At this point, Oklahomans are running the risk of COVID fatigue, Grant said and they need to step up the vigilance right now.
“The State Department of Health put together a nice way of tracking this (COVID-19 Alert System) statewide on a weekly basis,” he said. “They've got a color-coded at-risk map where they show the number of new infections on average per week, per county.” Pottawatomie County is still in yellow, the low-risk category.
He said a recent upward trend looks like more disease activity is going on, because the percentage in the number of positive tests are going up.

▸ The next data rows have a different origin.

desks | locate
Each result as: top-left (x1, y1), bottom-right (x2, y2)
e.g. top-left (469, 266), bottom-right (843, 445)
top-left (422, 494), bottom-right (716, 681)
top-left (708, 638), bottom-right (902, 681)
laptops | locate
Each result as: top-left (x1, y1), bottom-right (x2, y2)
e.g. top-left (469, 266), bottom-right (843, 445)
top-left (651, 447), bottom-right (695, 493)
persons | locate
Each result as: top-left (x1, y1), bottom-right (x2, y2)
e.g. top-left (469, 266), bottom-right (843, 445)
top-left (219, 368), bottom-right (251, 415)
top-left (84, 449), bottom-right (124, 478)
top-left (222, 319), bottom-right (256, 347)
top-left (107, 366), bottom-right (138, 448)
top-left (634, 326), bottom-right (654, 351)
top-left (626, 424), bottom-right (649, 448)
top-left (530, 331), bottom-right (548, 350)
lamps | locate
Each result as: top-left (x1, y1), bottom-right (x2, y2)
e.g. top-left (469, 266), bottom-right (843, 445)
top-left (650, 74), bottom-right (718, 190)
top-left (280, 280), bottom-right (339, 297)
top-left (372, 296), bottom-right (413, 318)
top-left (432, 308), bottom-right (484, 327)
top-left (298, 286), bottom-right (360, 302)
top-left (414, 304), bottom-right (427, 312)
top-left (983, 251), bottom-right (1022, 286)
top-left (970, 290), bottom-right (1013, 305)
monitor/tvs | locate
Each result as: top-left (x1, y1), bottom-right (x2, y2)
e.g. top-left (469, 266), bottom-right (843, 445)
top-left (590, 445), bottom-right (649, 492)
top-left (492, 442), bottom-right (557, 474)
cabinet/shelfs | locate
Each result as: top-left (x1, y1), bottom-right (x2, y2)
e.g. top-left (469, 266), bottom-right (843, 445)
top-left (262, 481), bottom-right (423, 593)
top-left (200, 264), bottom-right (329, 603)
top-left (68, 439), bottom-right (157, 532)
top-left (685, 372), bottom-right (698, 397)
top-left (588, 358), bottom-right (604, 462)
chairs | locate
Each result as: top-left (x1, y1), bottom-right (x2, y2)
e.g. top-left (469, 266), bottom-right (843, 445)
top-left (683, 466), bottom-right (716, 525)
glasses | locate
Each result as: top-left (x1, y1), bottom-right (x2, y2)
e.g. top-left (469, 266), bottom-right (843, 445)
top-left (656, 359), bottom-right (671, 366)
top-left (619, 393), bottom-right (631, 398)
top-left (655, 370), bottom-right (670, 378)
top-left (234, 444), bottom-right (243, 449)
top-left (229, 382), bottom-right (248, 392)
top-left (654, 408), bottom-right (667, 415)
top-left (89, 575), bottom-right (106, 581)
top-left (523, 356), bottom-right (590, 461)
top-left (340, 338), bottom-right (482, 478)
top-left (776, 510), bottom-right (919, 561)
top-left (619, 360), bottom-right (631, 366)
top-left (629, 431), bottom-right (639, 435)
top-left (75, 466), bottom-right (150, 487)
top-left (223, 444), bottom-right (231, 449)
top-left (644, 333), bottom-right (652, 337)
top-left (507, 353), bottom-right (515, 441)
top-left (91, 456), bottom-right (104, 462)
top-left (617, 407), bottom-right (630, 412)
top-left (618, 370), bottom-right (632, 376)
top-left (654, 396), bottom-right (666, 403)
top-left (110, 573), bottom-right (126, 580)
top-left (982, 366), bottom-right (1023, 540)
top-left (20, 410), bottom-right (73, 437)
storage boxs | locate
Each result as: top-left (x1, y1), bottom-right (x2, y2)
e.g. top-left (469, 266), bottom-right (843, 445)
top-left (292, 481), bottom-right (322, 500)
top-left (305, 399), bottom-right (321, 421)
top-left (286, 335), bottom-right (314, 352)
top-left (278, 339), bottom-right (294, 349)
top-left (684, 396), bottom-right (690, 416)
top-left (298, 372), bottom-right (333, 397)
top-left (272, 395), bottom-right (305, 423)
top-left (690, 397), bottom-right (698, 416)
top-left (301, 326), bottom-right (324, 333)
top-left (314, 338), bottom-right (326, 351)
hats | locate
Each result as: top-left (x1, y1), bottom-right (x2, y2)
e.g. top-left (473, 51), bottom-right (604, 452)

“Even though we're doing more testing, the percentage of positive tests are actually higher, also, which tends to go along with the idea that there's actually more disease activity,” he said. “If we were getting a whole bunch of tests and actually the percentage of those positive tests were going down, that would indicate that our numbers are going up because we are doing more testing.”
By the numbers
According to cdc.gov, as of July 30, there were a total of 52,942,145 COVID-19 tests reported so far in the U.S. Of those, 5,046,506 (or 10 percent) were reported as positive. Total deaths (in the U.S.) related to COVID-19 so far have been reported at 150,283.
Did you know?
Two kinds of tests are available for COVID-19: viral tests and antibody tests.
A viral test tells you if you have a current infection.
An antibody test might tell you if you had a past infection. An antibody test might not show if you have a current infection because it can take 1–3 weeks after infection for your body to make antibodies. Having antibodies to the virus that causes COVID-19 might provide protection from getting infected with the virus again. If it does, the CDC states it does not know how much protection the antibodies might provide or how long this protection might last.
Information gathered from the Centers for Disease Control and Prevention, at cdc.gov.